Las Mujeres Venezolanas Que Huyen de la Crisis y se Prostituyen en Ecuador
By Karla Pesantes
Son las 20:10hs. Es un sábado más de trabajo en la avenida Elías Muñoz Vicuña al norte de Guayaquil, la segunda ciudad más importante de Ecuador. Lleva puesto un vestido negro corto, casi a la mitad de los muslos. Lo acompaña con unos zapatos y labios de tono rojo fuerte, sinónimo de amor, romance, sexo, pasión y sensualidad.
“Sofía” recorre la cuadra de norte a sur en esta avenida de Guayaquil, justo afuera de un almacén de materiales de construcción. En medio de un calor agobiante de 32 grados centígrados y sin nada de brisa, la joven dialoga con el guardia de seguridad, camina con cautela y detiene su andar cuando escucha el pito de un auto. Su primer interesado: un conductor a bordo de una camioneta negra. Sin suerte la joven continúa su espera. Pueden pasar 45 minutos hasta conseguir el primer cliente. Luego se detiene otro interesado en una motocicleta, pero tampoco hay trato. Es temprano aún y el comercio sexual en esta calle guayaquileña recién empieza.
Una discoteca con palmeras pintadas en las paredes y un prostíbulo, disfrazado de bar nocturno y con una diminuta puerta de rejas negras, también se aprestan a abrir al público.
A una cuadra de Sofía se ubica “Reina”. Vestida de naranja, tacones altos y con celular en mano, la oscuridad es su estrategia. No deja ver su rostro y solo levanta la mirada cuando un auto pasa muy despacio por la acera.
Sofía y Reina, cuyas nombres son falsos, son inmigrantes de Venezuela y con esperanzas de regularizar su permanencia en este país donde la prostitución es ilegal. Dejando atrás familia, violencia en las calles, desabastecimiento en los supermercados y trabajos de explotación, y tras un viaje terrestre de tres días atravezando Colombia, llegaron a la ciudad fronteriza de Tulcán, Ecuador, un país que si bien tiene sueldos en dólares, ofrece pocas oportunidades de empleo y en donde cuatro de cada diez personas no tiene un trabajo adecuado, según datos del INEC.
Así como ellas, otros 42.000 ciudadanos venezolanos ingresaron al territorio ecuatoriano, de los cuales el 16% tramita una visa de trabajo, según señala La Sociedad Civil de Venezolanos en Guayaquil.
Pocas opciones para inmigrantes venezolanos.
--
■ **EJERCICIO BREVE 1**
Reescribe todos los registros cambiando "instance_id" por "object_id" y deja intacto todo lo demás.

■ **REGISTROS PROPORCIONADOS**
--
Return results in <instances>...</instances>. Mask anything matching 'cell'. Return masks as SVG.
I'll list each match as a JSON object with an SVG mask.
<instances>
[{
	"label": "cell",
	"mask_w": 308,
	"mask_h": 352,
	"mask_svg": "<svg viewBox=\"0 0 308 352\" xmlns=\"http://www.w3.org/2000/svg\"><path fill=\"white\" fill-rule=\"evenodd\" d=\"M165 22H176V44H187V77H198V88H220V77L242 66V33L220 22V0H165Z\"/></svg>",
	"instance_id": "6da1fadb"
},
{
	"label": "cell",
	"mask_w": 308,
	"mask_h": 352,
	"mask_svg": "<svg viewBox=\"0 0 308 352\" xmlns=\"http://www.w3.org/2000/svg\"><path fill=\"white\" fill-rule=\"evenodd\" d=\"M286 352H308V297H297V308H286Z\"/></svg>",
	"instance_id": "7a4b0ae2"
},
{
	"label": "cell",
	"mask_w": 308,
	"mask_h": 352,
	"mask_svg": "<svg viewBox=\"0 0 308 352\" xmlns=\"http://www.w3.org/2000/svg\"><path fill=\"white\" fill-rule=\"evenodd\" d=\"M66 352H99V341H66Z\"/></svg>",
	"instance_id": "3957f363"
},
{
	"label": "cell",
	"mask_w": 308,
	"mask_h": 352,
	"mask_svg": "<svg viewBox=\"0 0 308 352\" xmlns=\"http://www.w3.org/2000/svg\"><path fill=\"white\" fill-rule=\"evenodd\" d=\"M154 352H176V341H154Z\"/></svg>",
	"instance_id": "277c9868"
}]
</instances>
--
■ **EJERCICIO BREVE 2**
Copia del texto sobre las migrantes venezolanas en Guayaquil el fragmento que empieza con las palabras "Sofía y Reina, cuyas" y termina con "Venezolanos en Guayaquil.".

■ **RESPUESTA ESPERADA 1**
Return results in <instances>...</instances>. Mask anything matching 'cell'. Return masks as SVG.
I'll list each match as a JSON object with an SVG mask.
<instances>
[{
	"label": "cell",
	"mask_w": 308,
	"mask_h": 352,
	"mask_svg": "<svg viewBox=\"0 0 308 352\" xmlns=\"http://www.w3.org/2000/svg\"><path fill=\"white\" fill-rule=\"evenodd\" d=\"M165 22H176V44H187V77H198V88H220V77L242 66V33L220 22V0H165Z\"/></svg>",
	"object_id": "6da1fadb"
},
{
	"label": "cell",
	"mask_w": 308,
	"mask_h": 352,
	"mask_svg": "<svg viewBox=\"0 0 308 352\" xmlns=\"http://www.w3.org/2000/svg\"><path fill=\"white\" fill-rule=\"evenodd\" d=\"M286 352H308V297H297V308H286Z\"/></svg>",
	"object_id": "7a4b0ae2"
},
{
	"label": "cell",
	"mask_w": 308,
	"mask_h": 352,
	"mask_svg": "<svg viewBox=\"0 0 308 352\" xmlns=\"http://www.w3.org/2000/svg\"><path fill=\"white\" fill-rule=\"evenodd\" d=\"M66 352H99V341H66Z\"/></svg>",
	"object_id": "3957f363"
},
{
	"label": "cell",
	"mask_w": 308,
	"mask_h": 352,
	"mask_svg": "<svg viewBox=\"0 0 308 352\" xmlns=\"http://www.w3.org/2000/svg\"><path fill=\"white\" fill-rule=\"evenodd\" d=\"M154 352H176V341H154Z\"/></svg>",
	"object_id": "277c9868"
}]
</instances>

■ **RESPUESTA ESPERADA 2**
Sofía y Reina, cuyas nombres son falsos, son inmigrantes de Venezuela y con esperanzas de regularizar su permanencia en este país donde la prostitución es ilegal. Dejando atrás familia, violencia en las calles, desabastecimiento en los supermercados y trabajos de explotación, y tras un viaje terrestre de tres días atravezando Colombia, llegaron a la ciudad fronteriza de Tulcán, Ecuador, un país que si bien tiene sueldos en dólares, ofrece pocas oportunidades de empleo y en donde cuatro de cada diez personas no tiene un trabajo adecuado, según datos del INEC.
Así como ellas, otros 42.000 ciudadanos venezolanos ingresaron al territorio ecuatoriano, de los cuales el 16% tramita una visa de trabajo, según señala La Sociedad Civil de Venezolanos en Guayaquil.